Table 3. Summary of runoff (NP and beyond) from the right passage of a 10-day-old nose.

3. Discussion

In this study, we measured spray parameters, tracked spray droplet deposition, and modeled post-deposition liquid translocation constrained by a wall-holding capacity informed by ex vivo mucosal measurements, thereby capturing the transition from retained intranasal liquid to runoff into the nasopharynx and pharynx. Clinically relevant spray volumes (0.25–2.0 mL) were evaluated in an anatomically accurate 10-day-old nose model at two body positions (45° inclined and supine) in a coma-like state. Predictions showed that a 0.25 mL dose was fully retained in the nose, whereas 0.50 mL produced measurable runoff (≈10–19% depending on posture); 1.0 and 2.0 mL exceeded the mucosal holding capacity and yielded substantial runoff (53–77%). These findings quantify how neonatal nasal geometry and spray volume together determine usable intranasal dose, providing data to inform emergency naloxone administration. Specific findings are discussed below.

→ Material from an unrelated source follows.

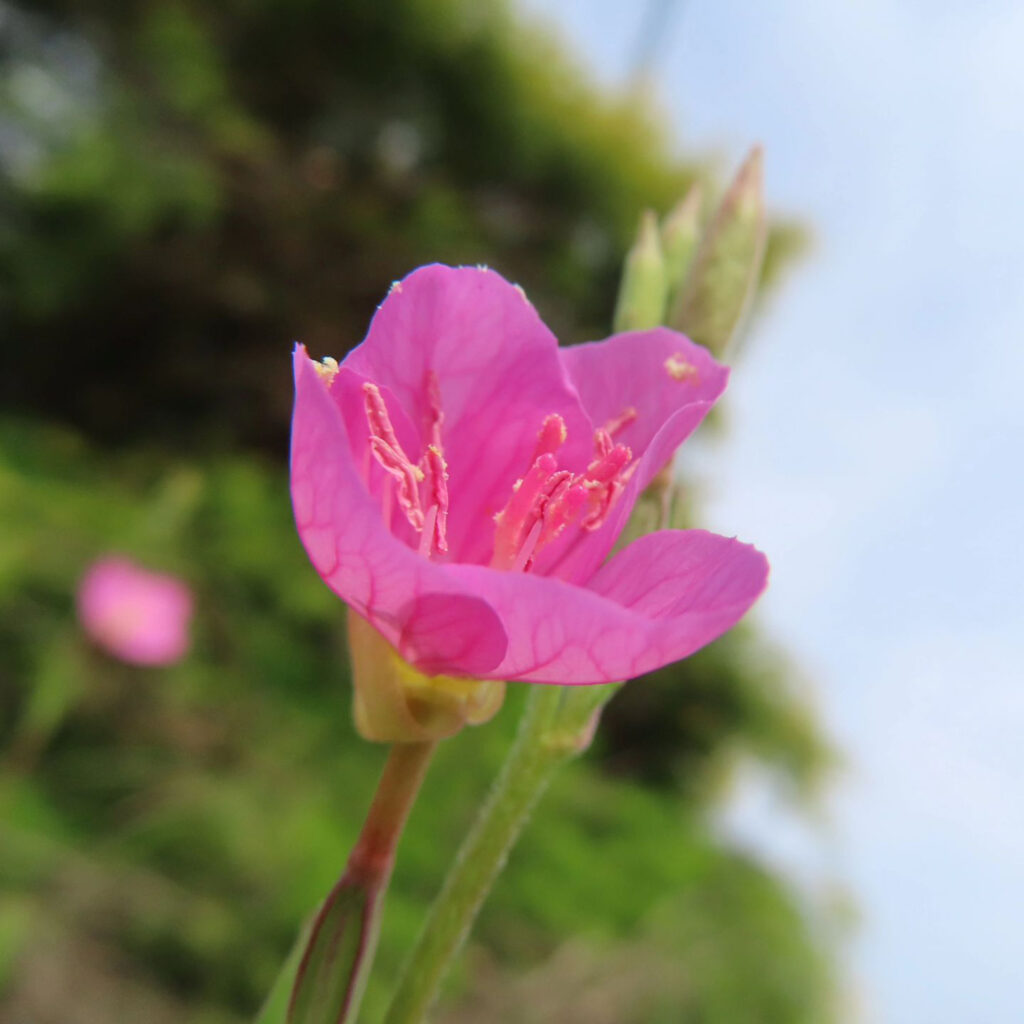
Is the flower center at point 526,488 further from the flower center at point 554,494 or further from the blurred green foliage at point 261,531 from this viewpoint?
the blurred green foliage at point 261,531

3.1. Mucosa Liquid-Holding Capacity hmax vs. Tilt Angle

This study provides a validated dataset of naloxone liquid layer thicknesses on ex vivo porcine nasal mucosa at varying angles (Figure 1b, Table 1 and Table 2). Theoretical film thicknesses, calculated from retained liquid mass per mucosal area, closely matched five-point average thicknesses obtained by grayscale image analysis. Across 70 trials, the theoretical values exceeded measured ones by less than 4%. Several factors explain why the measured thickness values were consistently lower than the theoretical ones. Any liquid loss from the mucosa sample, whether through evaporation or tissue absorption, would reduce the measured thickness. Conversely, liquid loss from the wetted cardboard (runoff dose) decreases the runoff mass and consequently increases the calculated retention mass (i.e., applied mass minus runoff). This would raise the theoretical liquid thickness and further enlarge the gap between theoretical and measured values. As a result, the small discrepancy (less than 4%) between the two methods indicates that both approaches accurately captured the retained liquid thickness across all tested angles.
This dataset was utilized in this study as modeling bounds for runoff risk assessment in a 10-day-old nose model. At the current stage, Fluent’s Eulerian Wall-Film model cannot directly consider angle-dependent hmax. In other words, the maximum liquid thickness hmax is a global constraint across all anatomical surfaces without considering local wall orientations. To evaluate the influences of hmax runoff predictions, two experimentally measured hmax were compared as follows: using 0.324 mm (on a 45° wall) as an “average-geometry” bound and to represent an average scenario, and 0.220 mm (on a vertical wall) as a conservative worst-case scenario. For a 10-day-old nose as in this study, applying 0.25 mL caused no runoff for either hmax, even though the liquid film in the 0.220 mm case spread further than the 0.324 mm case, regardless of body position (Figure 8a and Figure 9a). When administering a 0.50 mL dose, the 0.220 mm case produced roughly double the runoff compared with the 0.324 mm case (Table 3, Figure 8b and Figure 9b), reflecting the significant effects of both the liquid–wall adhesion and gravity. When the administered dose is larger than 1.0 mL, all 0.220 mm cases shifted more liquid to runoff than their 0.324 mm counterparts for both body positions (Table 3). Hence, dosing/labeling and device design should prioritize low per-actuation volumes and/or adhesion-enhancing formulations.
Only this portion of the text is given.